92 schools are waiting for a sponsor, and 4 other things we learned at education questions

92 schools are waiting for a sponsor, and 4 other things we learned at education questions

MPs spent over an hour grilling the education secretary and his ministers in Parliament this afternoon.

Damian Hinds answered questions alongside the schools minister Nick Gibb, the children’s minister Nadhim Zahawi, and others.

Here’s what we learned.

1. 92 struggling schools are waiting for a sponsor…

Asked for an update on the government’s academisation plan, Gibb said there are now more than 2,000 open, sponsored academies.

A further 92 schools are currently subject to an academy order and are “in process of being matched with a sponsor”.

Last December, Ofsted’s annual report revealed that more than 60 schools branded ‘inadequate’ had still not been taken over.

2. …but academies are ‘working’

Heidi Alexander, the MP for Lewisham East, raised the particular problems in finding a sponsor faced by Sedgehill School in her constituency.

But Gibb denied there were problems with the academies system as a whole.

“We have 7,000 academies now, most of which are converter-academies, which themselves are becoming sponsors across the system,” he said. “The academies programme is working and is raising standards across the system.”

3. Hinds ‘should have been more precise’ on funding

The education secretary was pilloried for comments he made at the last education questions, when he claimed that schools were seeing a “real-terms” increase in funding.

Hinds was slapped on the wrist last week over the claim, which is incorrect. In fact, schools are only seeing their funding increase in cash terms, which does not take into account cost rises.

“Across the system per-pupil real terms funding is being maintained,” Hinds told MPs today, but admitted he “could and should have been more precise” when he spoke about the matter in January.

4. More details on RSE reforms will be published ‘shortly’

The government will publish responses to its recent “call for evidence” on relationships and sex education reforms “shortly”, Gibb said.

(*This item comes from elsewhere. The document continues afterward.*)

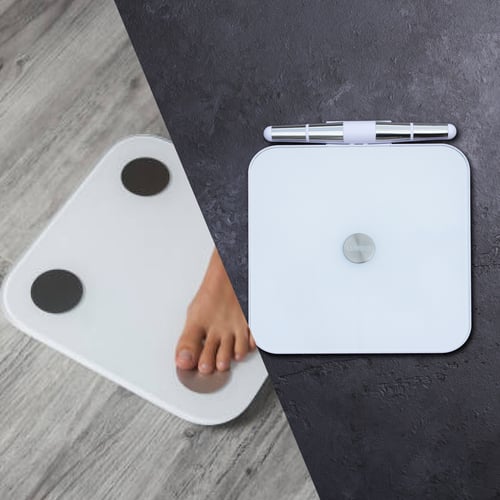 Limbo scales or withings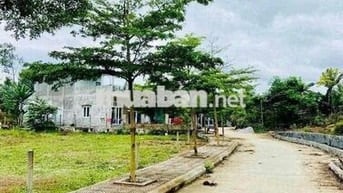 về lô đất đẹp tại an hoà duy trung không ngập lụt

Teachers and others were asked for their views when the consultation was launched in December.

Parliament voted last year to make relationships education compulsory for all children from the age of four, and sex education compulsory for all children aged 11 and over.

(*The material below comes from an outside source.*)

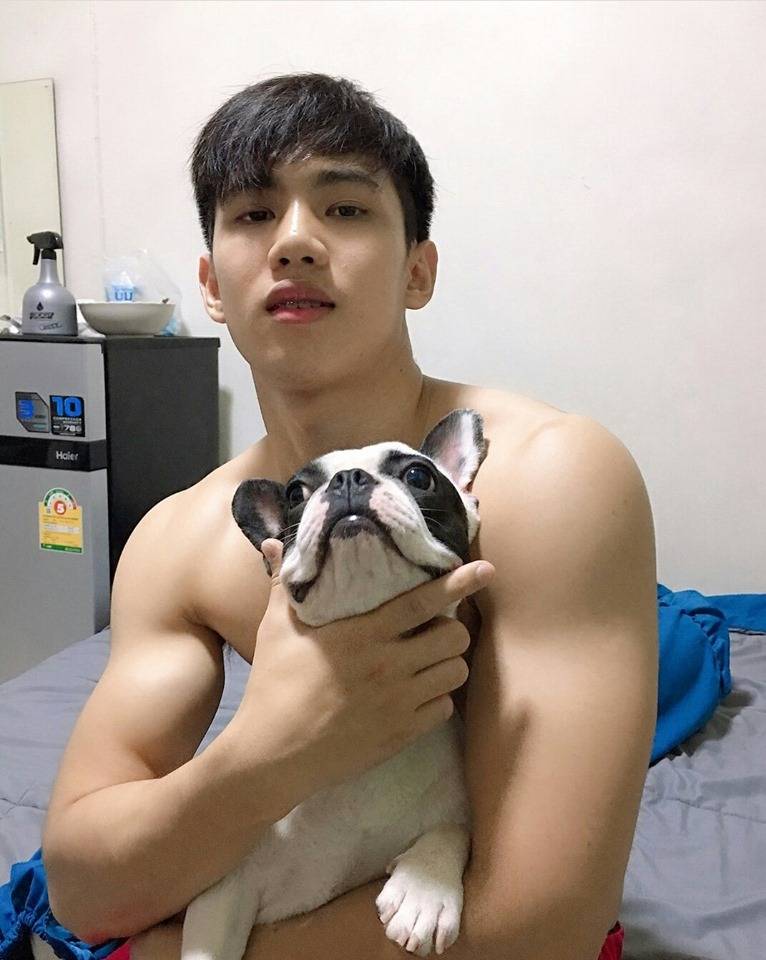 Picpostของฉัน : ตอน หลุดนอกรอบชอบก็กดดาว 68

5. SEND pupils without an EHCP will still be supported

Although the government is “aiming” to have all pupils with special educational needs and disabilities transferred to an education and health care plan by April, those who don’t by the deadline will still be supported.

Nadhim Zahawi, the children’s minister, insisted that most councils are on target, but those who don’t have a plan by the deadline “will have support maintained”.

Last month, the local government ombudsman warned that pupils are waiting up to 90 weeks to be transferred from the old statements system to the new EHCPs.